Barracuda Zero-Day Exploitation Leads to Email Security Gateway Breaches
Barracuda, an email protection and network security services provider, has alerted its users about a zero-day flaw that has been exploited to breach the company’s Email Security Gateway (ESG) appliances. Tracked as CVE-2023-2868, this remote code injection vulnerability affects versions 5.1.3.001 through 9.2.0.006.
The vulnerability is rooted in a component that screens the attachments of incoming emails, stemming from incomplete input validation of user-supplied .tar files. This allows a remote attacker to format file names in a specific manner, leading to remote execution of a system command via Perl’s qx operator with the privileges of the ESG product. Upon detecting the flaw on May 19, 2023, Barracuda promptly deployed patches to all ESG devices worldwide.
Moreover, the company found evidence of active exploitation of CVE-2023-2868, resulting in unauthorized access to a subset of email gateway appliances. The scale of the attack remains undisclosed, but affected users have been contacted with remedial actions to take.
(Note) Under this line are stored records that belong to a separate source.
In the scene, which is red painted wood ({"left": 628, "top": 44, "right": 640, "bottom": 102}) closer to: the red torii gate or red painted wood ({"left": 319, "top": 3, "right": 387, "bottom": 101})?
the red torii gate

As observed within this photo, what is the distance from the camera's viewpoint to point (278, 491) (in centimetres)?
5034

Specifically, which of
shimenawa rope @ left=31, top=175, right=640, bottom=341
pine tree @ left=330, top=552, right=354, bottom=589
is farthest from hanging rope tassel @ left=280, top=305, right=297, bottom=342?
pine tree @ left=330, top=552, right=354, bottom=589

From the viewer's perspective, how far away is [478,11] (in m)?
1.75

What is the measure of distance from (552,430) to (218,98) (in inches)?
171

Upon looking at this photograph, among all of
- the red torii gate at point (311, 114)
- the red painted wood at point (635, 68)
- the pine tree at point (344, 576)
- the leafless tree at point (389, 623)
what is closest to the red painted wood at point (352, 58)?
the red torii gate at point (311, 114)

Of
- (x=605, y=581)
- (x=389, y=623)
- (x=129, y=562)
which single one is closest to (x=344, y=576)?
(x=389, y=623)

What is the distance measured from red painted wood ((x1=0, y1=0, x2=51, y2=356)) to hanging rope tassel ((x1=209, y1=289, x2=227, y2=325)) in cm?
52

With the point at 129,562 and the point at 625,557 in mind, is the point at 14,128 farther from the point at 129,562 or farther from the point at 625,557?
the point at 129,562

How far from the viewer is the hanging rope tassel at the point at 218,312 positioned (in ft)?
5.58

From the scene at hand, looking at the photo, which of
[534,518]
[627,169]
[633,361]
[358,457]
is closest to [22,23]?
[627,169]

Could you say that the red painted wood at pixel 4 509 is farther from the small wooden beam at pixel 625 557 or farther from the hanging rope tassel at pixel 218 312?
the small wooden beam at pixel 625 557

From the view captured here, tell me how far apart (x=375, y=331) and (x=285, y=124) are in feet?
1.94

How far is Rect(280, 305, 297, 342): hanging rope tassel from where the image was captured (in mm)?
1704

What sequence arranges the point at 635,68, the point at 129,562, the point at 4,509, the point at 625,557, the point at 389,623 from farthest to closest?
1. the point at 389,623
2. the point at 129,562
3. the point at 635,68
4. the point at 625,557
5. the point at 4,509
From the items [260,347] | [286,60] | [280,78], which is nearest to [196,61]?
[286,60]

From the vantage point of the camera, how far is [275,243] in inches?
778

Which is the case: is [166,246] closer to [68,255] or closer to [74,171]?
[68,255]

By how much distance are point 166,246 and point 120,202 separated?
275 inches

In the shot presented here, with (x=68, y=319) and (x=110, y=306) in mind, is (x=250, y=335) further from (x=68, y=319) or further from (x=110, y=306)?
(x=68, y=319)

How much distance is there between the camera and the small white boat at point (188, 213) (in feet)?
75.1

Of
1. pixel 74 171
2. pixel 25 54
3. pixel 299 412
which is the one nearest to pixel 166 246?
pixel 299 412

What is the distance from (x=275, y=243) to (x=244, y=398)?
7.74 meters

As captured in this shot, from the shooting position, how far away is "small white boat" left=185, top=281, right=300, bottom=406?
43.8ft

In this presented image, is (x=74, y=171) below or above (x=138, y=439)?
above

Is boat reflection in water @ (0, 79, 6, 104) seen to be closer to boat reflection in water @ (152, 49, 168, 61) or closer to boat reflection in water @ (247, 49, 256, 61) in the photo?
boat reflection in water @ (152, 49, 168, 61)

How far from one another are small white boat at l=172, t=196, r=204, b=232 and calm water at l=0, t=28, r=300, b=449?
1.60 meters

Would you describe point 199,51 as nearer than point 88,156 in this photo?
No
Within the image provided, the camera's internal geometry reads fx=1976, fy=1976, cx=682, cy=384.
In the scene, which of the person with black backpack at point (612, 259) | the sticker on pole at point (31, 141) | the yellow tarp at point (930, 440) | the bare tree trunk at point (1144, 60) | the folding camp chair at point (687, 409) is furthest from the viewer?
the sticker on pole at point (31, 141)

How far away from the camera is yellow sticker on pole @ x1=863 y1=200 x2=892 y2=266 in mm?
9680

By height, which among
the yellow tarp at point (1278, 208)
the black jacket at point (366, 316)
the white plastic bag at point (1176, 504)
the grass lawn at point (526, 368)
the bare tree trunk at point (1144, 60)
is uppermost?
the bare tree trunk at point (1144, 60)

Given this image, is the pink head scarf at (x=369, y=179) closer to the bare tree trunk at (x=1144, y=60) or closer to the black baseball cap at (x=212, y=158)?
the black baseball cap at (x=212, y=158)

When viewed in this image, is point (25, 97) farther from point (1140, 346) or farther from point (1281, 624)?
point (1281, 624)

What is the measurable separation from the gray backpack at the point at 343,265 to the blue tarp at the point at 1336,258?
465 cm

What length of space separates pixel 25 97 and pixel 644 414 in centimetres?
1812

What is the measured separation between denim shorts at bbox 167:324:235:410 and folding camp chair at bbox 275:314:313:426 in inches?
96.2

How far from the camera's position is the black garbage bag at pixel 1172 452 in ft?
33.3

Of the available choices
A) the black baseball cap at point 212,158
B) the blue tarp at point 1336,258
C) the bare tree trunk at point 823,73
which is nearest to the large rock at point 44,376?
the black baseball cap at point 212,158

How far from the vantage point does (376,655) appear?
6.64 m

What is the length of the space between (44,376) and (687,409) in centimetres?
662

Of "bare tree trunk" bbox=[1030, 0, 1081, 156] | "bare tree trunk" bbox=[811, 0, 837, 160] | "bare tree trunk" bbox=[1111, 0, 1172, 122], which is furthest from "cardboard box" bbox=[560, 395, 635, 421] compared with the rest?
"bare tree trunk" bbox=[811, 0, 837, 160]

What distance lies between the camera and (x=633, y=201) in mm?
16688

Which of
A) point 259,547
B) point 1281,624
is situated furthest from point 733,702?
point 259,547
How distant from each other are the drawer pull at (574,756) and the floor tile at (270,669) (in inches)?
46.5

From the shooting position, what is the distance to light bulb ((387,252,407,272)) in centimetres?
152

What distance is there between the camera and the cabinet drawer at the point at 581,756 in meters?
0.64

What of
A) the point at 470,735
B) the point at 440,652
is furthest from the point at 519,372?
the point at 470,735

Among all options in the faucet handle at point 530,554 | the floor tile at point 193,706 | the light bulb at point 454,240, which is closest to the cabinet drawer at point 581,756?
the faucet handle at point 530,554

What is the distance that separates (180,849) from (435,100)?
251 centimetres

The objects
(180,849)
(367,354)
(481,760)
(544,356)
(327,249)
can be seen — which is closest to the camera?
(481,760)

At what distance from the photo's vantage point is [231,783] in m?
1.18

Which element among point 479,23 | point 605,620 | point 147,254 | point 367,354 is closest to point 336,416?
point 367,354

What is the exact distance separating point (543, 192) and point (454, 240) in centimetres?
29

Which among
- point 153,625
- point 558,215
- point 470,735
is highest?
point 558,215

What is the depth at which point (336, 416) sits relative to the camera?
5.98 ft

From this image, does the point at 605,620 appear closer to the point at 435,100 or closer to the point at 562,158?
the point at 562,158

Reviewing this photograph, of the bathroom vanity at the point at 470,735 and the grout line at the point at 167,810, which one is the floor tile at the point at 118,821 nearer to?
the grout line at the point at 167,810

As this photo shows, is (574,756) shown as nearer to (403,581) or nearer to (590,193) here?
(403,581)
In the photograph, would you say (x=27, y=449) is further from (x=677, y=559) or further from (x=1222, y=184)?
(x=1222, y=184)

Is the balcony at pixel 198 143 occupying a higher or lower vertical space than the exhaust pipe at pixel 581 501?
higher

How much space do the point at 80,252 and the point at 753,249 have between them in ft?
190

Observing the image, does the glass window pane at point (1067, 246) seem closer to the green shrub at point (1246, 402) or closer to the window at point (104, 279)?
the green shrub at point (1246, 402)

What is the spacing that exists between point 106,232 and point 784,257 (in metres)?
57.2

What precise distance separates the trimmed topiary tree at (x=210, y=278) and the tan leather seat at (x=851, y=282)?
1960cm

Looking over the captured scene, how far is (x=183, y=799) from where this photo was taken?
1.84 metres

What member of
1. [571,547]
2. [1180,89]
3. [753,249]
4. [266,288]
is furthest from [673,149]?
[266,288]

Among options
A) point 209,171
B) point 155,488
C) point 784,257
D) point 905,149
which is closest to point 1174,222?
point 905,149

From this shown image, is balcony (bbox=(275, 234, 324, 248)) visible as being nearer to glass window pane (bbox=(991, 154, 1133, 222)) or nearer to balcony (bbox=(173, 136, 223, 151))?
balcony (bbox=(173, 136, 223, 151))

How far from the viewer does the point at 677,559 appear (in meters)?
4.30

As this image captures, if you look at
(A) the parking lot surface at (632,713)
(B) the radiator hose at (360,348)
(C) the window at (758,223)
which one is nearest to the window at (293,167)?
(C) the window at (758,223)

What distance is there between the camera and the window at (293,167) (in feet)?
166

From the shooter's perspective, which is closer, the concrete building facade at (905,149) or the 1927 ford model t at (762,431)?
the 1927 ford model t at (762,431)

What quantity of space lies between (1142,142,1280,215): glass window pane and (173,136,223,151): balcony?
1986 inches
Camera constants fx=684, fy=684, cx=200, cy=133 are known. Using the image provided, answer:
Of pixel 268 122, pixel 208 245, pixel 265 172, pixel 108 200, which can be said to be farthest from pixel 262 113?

The U.S. Cybersecurity and Infrastructure Security Agency has added this vulnerability to its Known Exploited Vulnerabilities catalog, urging federal agencies to apply the fixes by June 16, 2023.
KeePass Vulnerability Exposes Master Passwords to Attackers
A security flaw impacting the KeePass password manager could be exploited to recover a victim’s master password in cleartext under specific circumstances, according to a recent proof-of-concept (PoC). This flaw, assigned CVE-2023-32784, affects KeePass versions 2.x for Windows, Linux, and macOS and is expected to be patched in version 2.54.
The vulnerability allows an attacker to recover most of the password in plaintext, and requires only a memory dump from the targeted system. It’s crucial to note that for successful exploitation, an attacker would need to have already compromised a target’s computer, and the password would need to be typed on a keyboard, not copied from the device’s clipboard. The PoC was developed by a security researcher known as “vdohney,” who discovered the flaw. Despite this vulnerability the researcher underscored that the risk of exploiting it decreases over time after KeePass is no longer running.